Pangolin species vary in size from about 1.6kg (~3.5 lbs) to a maximum of about 33kg (~73 lbs). They vary in color from light to yellowish brown through olive to dark brown. Protective, overlapping scales cover most of their bodies. These scales are made from keratin — the same protein that forms human hair and finger nails. Overlapping like artichoke leaves, the scales grow throughout the life of a pangolin just like hair; scale edges are constantly filed down as pangolins dig burrows and tunnel through the soil in search of termites and ants. Pangolin undersides do not have scales, and are covered with sparse fur. Unlike African pangolins, Asian pangolins also have thick bristles that emerge from between their scales.

With small conical heads and jaws lacking teeth, pangolins have amazingly long, muscular, and sticky tongues that are perfect for reaching and lapping up ants and termites in deep cavities. Pangolins have poor vision, so they locate termite and ant nests with their strong sense of smell. A pangolin’s tongue is attached near its pelvis and last pair of ribs, and when fully extended is longer than the animal’s head and body. At rest a pangolin’s tongue retracts into a sheath in its chest cavity. A pangolin’s stomach is muscular and has keratinous spines projecting into its interior.
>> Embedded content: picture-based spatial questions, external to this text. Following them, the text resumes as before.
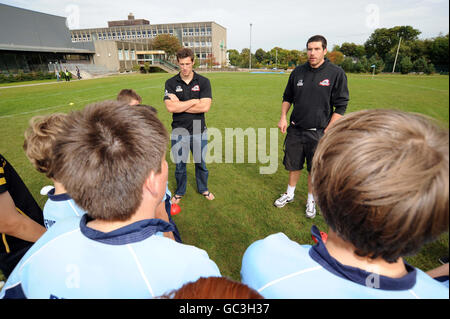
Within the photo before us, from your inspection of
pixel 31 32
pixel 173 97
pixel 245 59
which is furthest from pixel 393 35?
pixel 245 59

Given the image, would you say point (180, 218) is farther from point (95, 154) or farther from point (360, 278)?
point (360, 278)

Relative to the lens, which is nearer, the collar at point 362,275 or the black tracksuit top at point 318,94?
the collar at point 362,275

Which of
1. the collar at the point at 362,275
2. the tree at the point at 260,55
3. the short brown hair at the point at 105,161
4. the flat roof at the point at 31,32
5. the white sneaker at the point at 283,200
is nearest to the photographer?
the collar at the point at 362,275

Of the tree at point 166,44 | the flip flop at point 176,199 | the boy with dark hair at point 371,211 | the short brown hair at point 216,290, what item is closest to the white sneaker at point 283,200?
the flip flop at point 176,199

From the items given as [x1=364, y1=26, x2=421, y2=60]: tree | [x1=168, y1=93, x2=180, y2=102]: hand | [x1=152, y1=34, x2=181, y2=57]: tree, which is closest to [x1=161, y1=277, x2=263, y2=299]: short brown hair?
[x1=364, y1=26, x2=421, y2=60]: tree

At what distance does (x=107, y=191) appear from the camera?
101cm

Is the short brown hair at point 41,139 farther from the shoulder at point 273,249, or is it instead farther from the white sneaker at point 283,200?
the white sneaker at point 283,200

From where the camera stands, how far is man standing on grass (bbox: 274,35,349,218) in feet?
10.3

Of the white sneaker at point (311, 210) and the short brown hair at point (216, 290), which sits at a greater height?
the short brown hair at point (216, 290)

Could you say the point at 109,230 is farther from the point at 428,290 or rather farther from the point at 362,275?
the point at 428,290

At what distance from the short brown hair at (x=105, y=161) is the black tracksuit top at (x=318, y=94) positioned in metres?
2.76

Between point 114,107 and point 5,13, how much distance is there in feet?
165

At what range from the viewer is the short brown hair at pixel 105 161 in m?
0.99

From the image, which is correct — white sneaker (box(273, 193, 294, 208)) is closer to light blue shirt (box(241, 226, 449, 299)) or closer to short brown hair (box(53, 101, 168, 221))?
light blue shirt (box(241, 226, 449, 299))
Usually containing small stones, the stomach mashes and grinds prey in much the same manner as a bird’s gizzard.

Pangolin limbs are stout and well adapted for digging. Each paw has five toes, and their forefeet have three long, curved, claws used to demolish the nests of termites and ants and to dig nesting and sleeping burrows. Pangolins shuffle on all four limbs, balancing on the outer edges of their forefeet and tucking their foreclaws underneath as they walk. They can run surprisingly fast, and will often rise on their hind limbs to sniff the air. Pangolins are also capable swimmers, and while some pangolin species such as the African ground pangolin (Manis temmincki) are completely terrestrial, others, such as the African tree pangolin (Manis tricuspis), are adept climbers, using their claws and semi-prehensile tails to grip bark and scale trees.

Pangolins are solitary and meet only to mate. Males are larger than females, weighing up to 40% more. While mating season is defined, they typically mate once each year, usually during the summer or autumn. Rather than the males seeking out the females, males mark their location with urine or feces and the females will find them. If there is competition over a female, the males will use their tails as clubs to fight for the opportunity to mate with her.
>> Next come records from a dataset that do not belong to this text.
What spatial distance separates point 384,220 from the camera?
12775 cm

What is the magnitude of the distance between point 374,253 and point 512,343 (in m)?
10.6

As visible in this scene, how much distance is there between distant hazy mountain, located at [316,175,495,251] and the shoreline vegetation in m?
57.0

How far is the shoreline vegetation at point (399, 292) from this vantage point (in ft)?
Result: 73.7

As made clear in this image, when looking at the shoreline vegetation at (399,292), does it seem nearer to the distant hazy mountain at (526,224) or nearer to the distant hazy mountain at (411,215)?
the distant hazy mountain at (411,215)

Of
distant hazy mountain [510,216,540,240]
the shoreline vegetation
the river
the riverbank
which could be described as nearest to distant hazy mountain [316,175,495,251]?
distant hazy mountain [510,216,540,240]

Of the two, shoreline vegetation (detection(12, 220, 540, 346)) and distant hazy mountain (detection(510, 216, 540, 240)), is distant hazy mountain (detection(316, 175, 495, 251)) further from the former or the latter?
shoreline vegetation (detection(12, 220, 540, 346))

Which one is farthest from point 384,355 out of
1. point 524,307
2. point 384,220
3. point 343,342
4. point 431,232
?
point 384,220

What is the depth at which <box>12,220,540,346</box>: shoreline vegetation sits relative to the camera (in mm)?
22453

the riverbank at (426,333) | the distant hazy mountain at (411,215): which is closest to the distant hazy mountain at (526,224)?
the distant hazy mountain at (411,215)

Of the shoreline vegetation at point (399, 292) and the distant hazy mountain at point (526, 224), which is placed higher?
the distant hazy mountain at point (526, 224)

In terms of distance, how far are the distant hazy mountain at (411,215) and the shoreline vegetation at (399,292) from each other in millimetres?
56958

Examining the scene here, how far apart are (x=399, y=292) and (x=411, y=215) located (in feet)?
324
Gestation periods differ by species, ranging from roughly 70 to 140 days. African pangolin females usually give birth to a single offspring at a time, but the Asiatic species may give birth from one to three. Weight at birth is 80 to 450 g (2.8 to 15.9 oz) and the average length is 150 mm (5.9 in). At the time of birth, the scales are soft and white. After several days, they harden and darken to resemble those of an adult pangolin. During the vulnerable stage, the mother stays with her offspring in the burrow, nursing it, and wraps her body around it if she senses danger. The young cling to the mother's tail as she moves about, although in burrowing species, they remain in the burrow for the first two to four weeks of life. At one month, they first leave the burrow riding on the mother's back. Weaning takes place around three months of age, at which stage the young begin to eat insects in addition to nursing. At two years of age, the offspring are sexually mature and are abandoned by the mother.